Next, for the inner product calculation with respect to the transposed matrix, the operation thereof is described using an example of inner product calculation of FIG. 24. FIG. 24 shows the inner product when Matrix A which is the first matrix is transposed. Also here, pay attention to the first row of the calculation result. While for Matrix B, 16 elements of data input are required, the inputs for Matrix A are A00, A01, A02, and A03, which are only values stored in a data element [0] of Register 0 to Register 3. In this calculation, as compared with the above-described inner product calculation without transposition, the first matrix realizes the inner product calculation of the transposition by changing a method of supplying Src2. While in the above-described matrix calculation without transposition, the data is supplied by shifting Src2 using the path 610 in Cycles 2, 3, and 4, in this example Register 0 is used in Cycle 1, Register 1 is used in Cycle 2, Register 2 is used in Cycle 3, and Register 3 is used in Cycle 4. The data element [0] of Register 0 to Register 3 is used in the inner product of the first row, the data element [1] is used in the inner product of the second row, the data element [2] is used in the inner product of the third row, and the data element [3] is used in the inner product of the fourth row. With this method, the inner product calculation of the transposed first matrix is realized by changing only the method for supplying Src2 shown earlier. At this time, there is no different operation in the data path after the multiplier. Accordingly, although a general SIMD type arithmetic logical unit needs a transposition as a pre-processing before the inner product calculation, this method does not require this and thus the number of processing cycles can be reduced.
In addition, in a matrix calculation in which only the second matrix is transposed, the same data supply as that of the inner product without transposition is carried out for the inputs of Src1 and Src2, and the arithmetic logical unit is realized with a configuration in which four elements are added in one cycle like in the ordinary SIMD type arithmetic logical unit. In this method, the outputs of four Registers 601 are added without using Register 608 at the input of the sigma adder 607. Next, an operation example of a convolution calculation is described. The convolution calculation is used in filtering processing, edge enhancement, and the like, by a low pass filter, high pass filter, and the like of images. Moreover, this calculation is also used in a motion compensation processing in a video codec. In the convolution calculation, unlike the inner product calculation, the second matrix (serve as a convolution coefficient) is fixed, and with this convolution coefficient the calculation is carried out to the whole data elements of the first matrix. FIG. 25 shows an example of a two-dimensional convolution calculation. As shown in the view, to the whole data elements of the output data, the convolution coefficient of the second array is multiplied and sigma added.

*Spatial question records:*
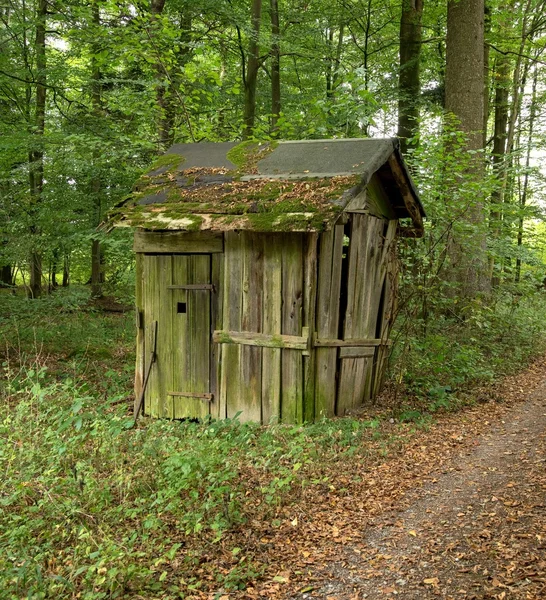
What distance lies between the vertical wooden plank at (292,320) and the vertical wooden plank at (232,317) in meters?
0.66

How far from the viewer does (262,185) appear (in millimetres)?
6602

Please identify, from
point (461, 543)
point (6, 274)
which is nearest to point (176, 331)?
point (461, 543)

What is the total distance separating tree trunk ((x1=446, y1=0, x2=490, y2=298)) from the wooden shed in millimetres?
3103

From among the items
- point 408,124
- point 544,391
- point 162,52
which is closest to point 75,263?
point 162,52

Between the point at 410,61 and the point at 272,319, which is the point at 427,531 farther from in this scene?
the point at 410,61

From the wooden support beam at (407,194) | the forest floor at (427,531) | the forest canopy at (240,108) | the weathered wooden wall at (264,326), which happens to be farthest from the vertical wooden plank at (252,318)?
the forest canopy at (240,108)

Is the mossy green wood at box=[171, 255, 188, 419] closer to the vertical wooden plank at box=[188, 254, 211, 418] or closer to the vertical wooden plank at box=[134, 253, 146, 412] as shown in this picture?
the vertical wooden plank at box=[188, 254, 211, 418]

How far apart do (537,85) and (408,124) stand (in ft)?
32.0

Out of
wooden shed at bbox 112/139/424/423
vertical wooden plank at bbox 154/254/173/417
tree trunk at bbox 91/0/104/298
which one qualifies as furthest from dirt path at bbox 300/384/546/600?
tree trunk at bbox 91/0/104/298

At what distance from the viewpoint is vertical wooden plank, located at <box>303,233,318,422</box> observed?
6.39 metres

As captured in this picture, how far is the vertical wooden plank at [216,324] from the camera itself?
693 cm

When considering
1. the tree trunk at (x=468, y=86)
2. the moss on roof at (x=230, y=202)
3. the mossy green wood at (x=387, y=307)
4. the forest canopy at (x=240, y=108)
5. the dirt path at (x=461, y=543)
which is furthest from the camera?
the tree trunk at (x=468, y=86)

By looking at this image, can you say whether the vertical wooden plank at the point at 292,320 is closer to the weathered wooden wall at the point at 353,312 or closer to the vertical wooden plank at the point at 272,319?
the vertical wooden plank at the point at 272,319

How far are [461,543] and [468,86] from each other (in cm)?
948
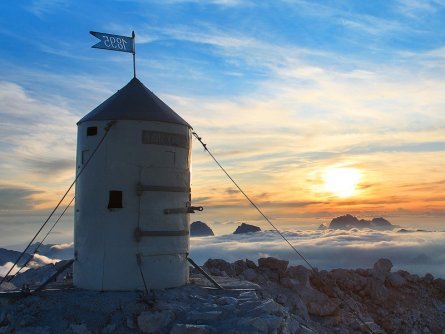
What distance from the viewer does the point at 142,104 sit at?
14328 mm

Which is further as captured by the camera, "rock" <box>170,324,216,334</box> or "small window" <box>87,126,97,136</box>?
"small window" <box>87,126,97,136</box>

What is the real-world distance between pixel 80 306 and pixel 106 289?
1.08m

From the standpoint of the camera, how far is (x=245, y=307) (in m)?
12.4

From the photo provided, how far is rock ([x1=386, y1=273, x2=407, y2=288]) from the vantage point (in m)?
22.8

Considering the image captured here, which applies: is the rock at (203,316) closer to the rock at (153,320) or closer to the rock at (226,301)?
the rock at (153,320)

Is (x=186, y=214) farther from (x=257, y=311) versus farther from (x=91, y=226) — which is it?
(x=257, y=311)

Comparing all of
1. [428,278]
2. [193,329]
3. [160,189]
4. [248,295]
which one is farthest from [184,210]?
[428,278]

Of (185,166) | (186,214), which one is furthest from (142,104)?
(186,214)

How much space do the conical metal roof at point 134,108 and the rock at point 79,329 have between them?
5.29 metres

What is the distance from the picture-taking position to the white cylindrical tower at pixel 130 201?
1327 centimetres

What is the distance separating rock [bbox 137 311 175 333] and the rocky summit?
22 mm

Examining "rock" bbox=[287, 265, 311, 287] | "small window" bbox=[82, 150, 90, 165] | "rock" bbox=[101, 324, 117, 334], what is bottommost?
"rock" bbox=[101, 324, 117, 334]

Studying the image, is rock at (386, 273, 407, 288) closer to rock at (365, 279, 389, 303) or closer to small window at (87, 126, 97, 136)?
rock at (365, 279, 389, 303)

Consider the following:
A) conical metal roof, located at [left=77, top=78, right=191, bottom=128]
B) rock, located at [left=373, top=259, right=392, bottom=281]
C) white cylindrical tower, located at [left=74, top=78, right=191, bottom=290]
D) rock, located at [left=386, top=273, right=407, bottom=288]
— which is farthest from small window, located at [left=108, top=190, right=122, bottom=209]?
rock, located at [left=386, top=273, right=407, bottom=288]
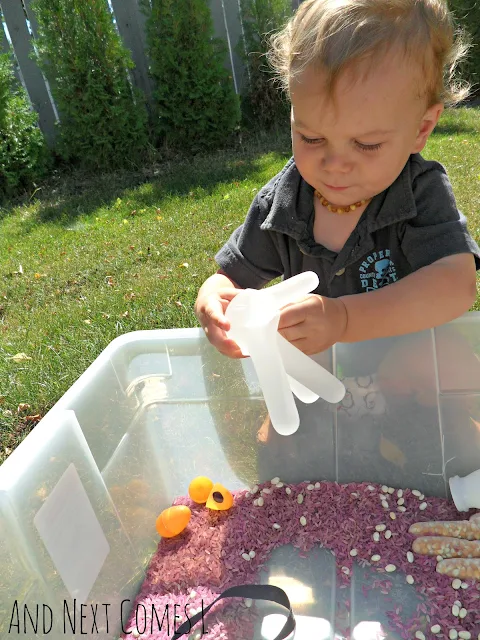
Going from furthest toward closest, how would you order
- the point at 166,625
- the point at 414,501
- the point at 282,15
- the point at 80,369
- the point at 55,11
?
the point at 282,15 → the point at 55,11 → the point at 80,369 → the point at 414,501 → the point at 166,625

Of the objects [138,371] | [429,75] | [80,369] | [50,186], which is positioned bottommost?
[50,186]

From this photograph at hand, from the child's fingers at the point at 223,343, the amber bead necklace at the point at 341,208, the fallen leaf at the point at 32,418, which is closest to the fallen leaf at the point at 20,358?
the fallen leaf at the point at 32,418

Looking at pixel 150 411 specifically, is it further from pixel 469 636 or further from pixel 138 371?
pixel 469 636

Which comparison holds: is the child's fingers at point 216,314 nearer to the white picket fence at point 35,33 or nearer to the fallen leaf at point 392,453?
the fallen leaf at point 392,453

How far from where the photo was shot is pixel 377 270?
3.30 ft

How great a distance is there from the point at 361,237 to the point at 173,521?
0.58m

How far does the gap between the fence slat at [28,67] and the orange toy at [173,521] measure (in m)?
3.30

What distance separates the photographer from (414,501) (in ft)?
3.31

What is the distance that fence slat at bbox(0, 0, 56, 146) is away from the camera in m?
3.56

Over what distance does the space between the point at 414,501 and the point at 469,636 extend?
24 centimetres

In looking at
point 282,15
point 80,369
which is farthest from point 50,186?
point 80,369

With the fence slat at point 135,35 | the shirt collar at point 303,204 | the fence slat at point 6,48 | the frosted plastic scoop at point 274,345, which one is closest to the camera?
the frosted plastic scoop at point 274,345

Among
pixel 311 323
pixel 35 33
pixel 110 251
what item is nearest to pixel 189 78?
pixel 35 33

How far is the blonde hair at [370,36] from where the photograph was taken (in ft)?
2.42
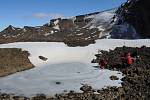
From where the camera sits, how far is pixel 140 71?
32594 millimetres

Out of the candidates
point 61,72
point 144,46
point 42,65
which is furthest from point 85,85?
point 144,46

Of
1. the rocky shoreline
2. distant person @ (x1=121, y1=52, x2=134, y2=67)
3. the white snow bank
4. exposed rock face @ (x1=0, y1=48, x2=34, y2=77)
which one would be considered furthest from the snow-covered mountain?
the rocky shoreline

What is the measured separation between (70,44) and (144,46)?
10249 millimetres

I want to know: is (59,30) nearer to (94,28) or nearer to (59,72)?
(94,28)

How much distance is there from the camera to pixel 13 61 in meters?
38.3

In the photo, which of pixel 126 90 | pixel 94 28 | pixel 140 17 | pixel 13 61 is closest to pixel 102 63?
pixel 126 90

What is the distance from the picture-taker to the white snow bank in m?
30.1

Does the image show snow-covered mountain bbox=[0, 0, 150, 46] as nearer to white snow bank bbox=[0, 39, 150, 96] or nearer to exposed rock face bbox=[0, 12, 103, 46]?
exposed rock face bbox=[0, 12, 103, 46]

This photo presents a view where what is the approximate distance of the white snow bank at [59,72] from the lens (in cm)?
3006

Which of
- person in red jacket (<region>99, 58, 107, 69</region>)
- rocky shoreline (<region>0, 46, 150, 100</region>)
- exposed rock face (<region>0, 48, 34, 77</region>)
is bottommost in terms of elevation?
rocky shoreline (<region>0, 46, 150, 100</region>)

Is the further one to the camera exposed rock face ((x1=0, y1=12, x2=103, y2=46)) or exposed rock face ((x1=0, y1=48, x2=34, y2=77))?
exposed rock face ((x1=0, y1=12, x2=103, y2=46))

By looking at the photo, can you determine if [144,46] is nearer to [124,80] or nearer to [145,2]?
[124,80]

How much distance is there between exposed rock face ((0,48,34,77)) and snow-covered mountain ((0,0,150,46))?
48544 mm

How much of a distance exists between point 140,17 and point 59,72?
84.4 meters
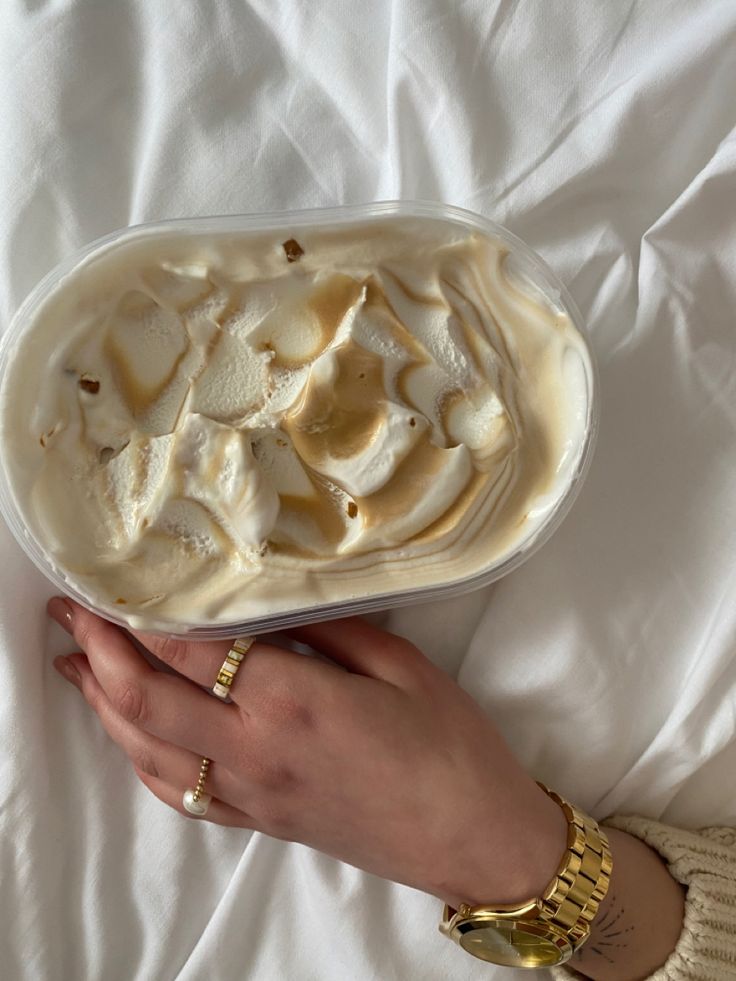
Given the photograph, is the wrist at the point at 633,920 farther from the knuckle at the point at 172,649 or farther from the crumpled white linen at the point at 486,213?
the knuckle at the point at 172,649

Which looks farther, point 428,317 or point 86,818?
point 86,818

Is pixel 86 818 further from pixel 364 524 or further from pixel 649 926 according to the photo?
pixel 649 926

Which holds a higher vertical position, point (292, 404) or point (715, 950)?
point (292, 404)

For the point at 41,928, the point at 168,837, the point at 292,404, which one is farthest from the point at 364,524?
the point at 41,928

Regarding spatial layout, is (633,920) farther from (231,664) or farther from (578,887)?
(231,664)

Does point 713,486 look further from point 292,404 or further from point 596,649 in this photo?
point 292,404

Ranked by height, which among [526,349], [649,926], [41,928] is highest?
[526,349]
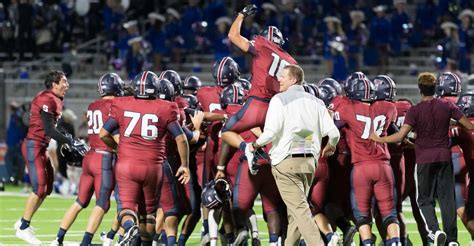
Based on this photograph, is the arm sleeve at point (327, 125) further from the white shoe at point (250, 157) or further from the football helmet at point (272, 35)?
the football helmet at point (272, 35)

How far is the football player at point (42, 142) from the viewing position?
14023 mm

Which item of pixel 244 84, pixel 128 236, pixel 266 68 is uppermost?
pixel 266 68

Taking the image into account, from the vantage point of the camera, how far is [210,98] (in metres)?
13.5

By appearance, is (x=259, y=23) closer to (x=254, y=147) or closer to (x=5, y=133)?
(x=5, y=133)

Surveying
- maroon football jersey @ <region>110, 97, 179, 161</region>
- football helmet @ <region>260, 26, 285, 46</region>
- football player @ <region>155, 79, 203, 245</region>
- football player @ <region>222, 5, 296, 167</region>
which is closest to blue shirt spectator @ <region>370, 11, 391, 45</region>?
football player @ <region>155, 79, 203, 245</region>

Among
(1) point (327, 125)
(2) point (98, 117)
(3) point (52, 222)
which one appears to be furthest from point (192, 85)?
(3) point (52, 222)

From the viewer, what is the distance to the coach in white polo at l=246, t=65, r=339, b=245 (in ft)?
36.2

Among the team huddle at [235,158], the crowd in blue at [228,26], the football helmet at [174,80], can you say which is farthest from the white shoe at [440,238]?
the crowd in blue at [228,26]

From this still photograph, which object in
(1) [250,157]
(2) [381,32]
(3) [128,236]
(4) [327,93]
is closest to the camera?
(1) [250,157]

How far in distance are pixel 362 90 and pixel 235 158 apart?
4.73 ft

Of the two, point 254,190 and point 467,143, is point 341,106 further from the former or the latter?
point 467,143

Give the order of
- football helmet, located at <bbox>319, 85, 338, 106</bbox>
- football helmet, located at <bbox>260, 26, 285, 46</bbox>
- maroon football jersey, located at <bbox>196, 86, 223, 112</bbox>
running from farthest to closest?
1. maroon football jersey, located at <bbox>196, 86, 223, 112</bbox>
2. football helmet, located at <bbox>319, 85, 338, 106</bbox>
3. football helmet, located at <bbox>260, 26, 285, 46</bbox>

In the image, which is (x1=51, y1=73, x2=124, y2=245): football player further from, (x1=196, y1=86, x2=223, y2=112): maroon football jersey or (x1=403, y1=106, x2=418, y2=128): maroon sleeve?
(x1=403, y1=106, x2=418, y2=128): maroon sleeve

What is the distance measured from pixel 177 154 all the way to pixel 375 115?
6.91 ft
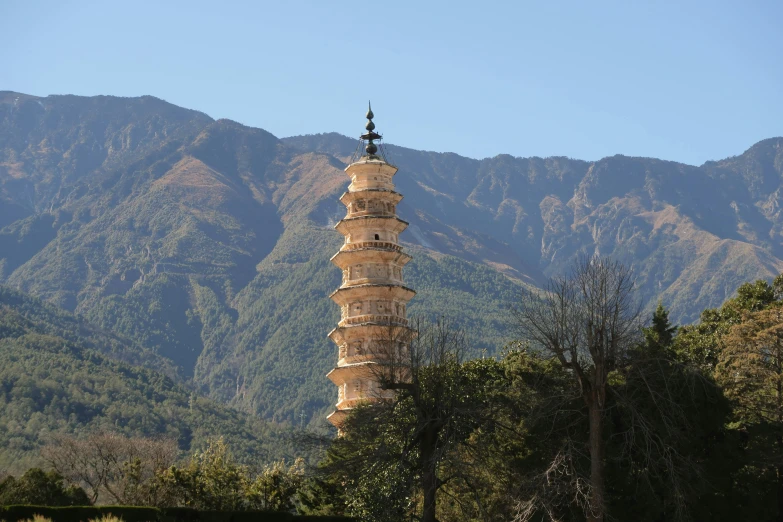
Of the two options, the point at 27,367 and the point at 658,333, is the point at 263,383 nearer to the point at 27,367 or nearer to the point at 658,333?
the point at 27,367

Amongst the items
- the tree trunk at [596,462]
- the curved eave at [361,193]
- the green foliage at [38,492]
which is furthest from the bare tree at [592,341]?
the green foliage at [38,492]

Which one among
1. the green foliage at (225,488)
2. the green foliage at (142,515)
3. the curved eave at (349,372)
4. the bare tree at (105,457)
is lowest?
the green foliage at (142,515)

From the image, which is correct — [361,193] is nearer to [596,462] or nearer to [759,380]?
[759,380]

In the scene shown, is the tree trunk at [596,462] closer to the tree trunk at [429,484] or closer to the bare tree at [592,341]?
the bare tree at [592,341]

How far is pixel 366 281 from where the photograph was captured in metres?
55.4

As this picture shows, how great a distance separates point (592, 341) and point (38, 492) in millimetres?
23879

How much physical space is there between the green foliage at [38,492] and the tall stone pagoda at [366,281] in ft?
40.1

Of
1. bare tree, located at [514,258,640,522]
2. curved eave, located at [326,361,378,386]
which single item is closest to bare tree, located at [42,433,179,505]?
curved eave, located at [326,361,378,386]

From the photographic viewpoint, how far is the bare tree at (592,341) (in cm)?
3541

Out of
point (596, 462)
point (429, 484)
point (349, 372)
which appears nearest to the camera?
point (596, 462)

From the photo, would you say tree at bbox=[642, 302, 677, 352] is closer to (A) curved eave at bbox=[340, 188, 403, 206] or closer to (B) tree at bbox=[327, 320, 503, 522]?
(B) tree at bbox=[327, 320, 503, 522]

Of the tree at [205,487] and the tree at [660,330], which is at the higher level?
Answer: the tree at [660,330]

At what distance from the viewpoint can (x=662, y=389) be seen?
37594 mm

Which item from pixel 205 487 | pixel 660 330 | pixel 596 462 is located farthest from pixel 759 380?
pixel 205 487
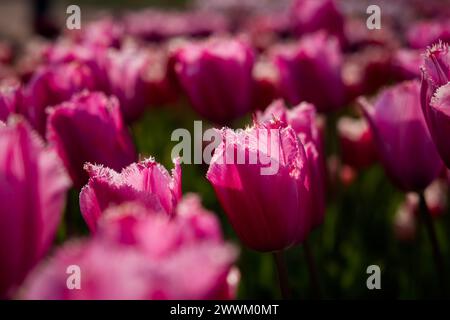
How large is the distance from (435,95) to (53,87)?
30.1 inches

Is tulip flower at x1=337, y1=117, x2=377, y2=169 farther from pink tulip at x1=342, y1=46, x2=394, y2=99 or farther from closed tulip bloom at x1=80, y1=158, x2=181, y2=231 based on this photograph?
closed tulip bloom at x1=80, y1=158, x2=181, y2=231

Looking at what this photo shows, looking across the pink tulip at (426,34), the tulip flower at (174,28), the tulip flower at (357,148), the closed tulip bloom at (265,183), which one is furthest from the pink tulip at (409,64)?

*Written problem 1:*
From the matrix calculation text, list the inputs for Matrix A in the FIG. 24 example of inner product calculation with the first matrix transposed.
*Written problem 2:*
Locate each line of the records that contains the word "shirt", matching case exactly, and copy those lines.

*Output 1:*
A00, A01, A02, A03

*Output 2:*
With the fence slat at point 135,35 | the shirt collar at point 303,204 | the fence slat at point 6,48 | the frosted plastic scoop at point 274,345, which one is closest to the camera?
which is closest to blue shirt spectator @ <region>370, 11, 391, 45</region>?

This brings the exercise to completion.